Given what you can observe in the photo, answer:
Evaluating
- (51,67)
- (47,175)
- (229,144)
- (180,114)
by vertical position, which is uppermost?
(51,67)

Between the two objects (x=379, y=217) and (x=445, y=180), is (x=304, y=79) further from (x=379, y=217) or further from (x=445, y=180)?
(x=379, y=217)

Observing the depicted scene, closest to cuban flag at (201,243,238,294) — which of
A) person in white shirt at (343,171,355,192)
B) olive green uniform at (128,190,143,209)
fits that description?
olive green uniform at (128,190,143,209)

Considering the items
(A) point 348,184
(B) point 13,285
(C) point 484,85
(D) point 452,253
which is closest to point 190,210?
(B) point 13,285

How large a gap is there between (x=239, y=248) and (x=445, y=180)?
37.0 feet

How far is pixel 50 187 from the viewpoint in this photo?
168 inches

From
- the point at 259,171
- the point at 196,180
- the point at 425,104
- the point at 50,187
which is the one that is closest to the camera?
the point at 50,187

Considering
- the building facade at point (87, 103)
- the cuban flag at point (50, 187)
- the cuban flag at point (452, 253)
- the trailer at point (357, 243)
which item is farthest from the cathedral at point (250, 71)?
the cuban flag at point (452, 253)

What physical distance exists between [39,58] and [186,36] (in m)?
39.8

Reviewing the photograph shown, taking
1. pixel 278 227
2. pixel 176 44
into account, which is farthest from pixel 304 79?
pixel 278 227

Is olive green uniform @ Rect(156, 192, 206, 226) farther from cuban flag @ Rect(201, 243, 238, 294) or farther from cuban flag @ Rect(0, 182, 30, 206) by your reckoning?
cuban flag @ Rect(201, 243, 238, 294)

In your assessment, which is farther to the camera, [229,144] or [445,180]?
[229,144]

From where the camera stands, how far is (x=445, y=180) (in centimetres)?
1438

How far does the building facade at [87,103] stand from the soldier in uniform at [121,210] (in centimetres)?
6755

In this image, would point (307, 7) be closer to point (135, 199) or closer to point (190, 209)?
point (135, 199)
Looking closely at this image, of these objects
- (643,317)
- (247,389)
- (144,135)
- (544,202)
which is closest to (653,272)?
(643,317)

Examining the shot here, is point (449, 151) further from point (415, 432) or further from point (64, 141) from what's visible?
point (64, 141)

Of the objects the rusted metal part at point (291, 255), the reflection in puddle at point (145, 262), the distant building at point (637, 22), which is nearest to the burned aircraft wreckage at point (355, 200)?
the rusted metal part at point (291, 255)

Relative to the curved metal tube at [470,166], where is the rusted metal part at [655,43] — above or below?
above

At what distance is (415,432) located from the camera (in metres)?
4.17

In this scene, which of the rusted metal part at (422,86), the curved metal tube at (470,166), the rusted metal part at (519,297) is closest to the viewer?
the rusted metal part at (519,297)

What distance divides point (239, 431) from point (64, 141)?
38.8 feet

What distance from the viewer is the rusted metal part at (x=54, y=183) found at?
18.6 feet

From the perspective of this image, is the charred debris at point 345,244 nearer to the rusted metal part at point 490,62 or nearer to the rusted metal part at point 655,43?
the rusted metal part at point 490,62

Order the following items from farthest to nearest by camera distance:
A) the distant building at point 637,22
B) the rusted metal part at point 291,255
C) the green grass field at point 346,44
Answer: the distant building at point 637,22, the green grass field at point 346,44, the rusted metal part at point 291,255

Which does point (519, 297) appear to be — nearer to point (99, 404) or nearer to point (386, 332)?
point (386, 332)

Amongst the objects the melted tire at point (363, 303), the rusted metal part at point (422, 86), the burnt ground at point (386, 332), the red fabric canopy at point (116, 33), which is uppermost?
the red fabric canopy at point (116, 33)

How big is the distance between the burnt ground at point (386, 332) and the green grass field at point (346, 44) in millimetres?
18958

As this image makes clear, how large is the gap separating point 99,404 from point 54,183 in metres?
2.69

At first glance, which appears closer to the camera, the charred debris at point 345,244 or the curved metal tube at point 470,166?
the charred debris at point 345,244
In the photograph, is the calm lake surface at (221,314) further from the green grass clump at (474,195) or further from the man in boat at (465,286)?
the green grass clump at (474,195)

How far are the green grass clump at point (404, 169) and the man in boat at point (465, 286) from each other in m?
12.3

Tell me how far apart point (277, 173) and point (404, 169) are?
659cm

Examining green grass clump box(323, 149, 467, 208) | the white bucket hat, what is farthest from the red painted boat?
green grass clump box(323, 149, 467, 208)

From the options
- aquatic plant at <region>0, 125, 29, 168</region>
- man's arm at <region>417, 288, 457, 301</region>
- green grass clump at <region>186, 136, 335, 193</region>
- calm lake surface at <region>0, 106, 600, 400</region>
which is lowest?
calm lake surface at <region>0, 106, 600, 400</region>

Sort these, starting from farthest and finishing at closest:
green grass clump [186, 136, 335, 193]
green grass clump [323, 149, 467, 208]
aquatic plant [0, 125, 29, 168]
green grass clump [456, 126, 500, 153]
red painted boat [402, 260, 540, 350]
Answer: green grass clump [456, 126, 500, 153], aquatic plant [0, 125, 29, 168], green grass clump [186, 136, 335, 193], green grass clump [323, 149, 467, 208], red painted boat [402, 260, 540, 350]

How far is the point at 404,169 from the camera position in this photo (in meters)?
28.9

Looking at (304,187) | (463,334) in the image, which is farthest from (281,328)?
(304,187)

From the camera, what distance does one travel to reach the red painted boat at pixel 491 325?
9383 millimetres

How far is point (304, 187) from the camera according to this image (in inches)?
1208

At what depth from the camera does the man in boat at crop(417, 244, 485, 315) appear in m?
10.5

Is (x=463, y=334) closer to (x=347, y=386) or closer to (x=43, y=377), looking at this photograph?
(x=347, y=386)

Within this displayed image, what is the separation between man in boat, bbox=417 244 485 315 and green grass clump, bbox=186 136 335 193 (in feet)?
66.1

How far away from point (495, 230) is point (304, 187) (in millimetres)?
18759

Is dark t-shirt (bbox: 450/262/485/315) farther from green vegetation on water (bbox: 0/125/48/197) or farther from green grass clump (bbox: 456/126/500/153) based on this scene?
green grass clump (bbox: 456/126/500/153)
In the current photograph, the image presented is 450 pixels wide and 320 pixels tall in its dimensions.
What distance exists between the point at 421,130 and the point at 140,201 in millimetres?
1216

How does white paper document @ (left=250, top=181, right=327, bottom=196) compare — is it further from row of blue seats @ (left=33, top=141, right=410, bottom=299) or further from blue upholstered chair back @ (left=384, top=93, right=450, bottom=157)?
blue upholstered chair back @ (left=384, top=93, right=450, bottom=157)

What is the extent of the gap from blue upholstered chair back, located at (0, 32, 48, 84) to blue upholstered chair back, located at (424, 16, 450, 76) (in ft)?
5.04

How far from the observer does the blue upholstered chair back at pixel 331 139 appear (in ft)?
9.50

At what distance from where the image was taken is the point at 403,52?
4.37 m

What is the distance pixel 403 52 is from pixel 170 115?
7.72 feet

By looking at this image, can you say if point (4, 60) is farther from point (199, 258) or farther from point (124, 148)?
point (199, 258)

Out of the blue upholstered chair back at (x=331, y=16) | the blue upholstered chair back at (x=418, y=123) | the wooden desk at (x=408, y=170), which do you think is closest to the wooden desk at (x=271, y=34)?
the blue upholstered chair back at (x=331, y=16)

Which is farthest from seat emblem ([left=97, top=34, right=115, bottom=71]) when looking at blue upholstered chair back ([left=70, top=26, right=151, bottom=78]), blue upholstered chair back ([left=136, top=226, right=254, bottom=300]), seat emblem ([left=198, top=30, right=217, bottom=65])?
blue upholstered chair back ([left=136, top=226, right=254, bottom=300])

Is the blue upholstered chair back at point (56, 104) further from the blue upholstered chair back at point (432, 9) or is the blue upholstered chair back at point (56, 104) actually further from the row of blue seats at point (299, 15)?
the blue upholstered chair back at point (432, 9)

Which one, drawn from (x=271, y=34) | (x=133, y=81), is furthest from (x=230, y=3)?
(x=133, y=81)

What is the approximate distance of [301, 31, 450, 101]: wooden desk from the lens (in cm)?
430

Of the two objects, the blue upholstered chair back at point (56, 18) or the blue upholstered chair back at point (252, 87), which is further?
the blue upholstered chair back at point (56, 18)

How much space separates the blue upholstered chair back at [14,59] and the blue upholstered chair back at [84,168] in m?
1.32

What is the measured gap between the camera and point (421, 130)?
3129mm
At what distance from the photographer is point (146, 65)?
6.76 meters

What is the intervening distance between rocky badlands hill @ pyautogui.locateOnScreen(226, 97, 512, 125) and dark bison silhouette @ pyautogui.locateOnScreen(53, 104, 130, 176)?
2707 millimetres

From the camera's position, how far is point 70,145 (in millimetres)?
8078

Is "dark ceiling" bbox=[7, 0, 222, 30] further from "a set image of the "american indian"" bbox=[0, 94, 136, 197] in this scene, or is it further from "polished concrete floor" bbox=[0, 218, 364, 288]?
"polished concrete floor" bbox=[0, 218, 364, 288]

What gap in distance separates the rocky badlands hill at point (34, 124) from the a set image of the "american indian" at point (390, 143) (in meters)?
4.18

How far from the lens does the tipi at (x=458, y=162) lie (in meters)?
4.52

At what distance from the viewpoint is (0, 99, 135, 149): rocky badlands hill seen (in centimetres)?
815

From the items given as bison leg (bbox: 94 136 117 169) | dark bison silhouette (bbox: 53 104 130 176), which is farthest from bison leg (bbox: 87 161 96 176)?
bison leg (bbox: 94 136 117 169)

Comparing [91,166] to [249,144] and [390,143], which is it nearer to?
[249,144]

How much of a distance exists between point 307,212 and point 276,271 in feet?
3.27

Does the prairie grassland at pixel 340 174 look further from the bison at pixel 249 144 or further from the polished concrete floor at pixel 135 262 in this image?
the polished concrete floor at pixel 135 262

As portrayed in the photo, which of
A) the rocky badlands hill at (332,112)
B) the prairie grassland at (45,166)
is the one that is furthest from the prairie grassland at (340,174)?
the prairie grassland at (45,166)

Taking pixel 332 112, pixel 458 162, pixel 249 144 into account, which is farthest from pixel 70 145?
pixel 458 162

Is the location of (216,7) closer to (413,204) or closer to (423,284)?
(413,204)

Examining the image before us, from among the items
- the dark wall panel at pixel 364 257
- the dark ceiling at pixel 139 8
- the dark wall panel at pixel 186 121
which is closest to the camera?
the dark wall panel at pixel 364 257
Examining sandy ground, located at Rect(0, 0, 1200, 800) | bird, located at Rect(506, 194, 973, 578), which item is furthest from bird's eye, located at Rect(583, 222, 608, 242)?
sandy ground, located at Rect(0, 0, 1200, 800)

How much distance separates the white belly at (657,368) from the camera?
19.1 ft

==============================

Can you put the lines in a Markdown table with the columns Num and Line, numbering each one and leaving out blank lines? Begin at the line that has "How much distance" and stop after the last of the rows above.

| Num | Line |
|---|---|
| 1 | How much distance separates the white belly at (657,368) from the camera? |
| 2 | 19.1 ft |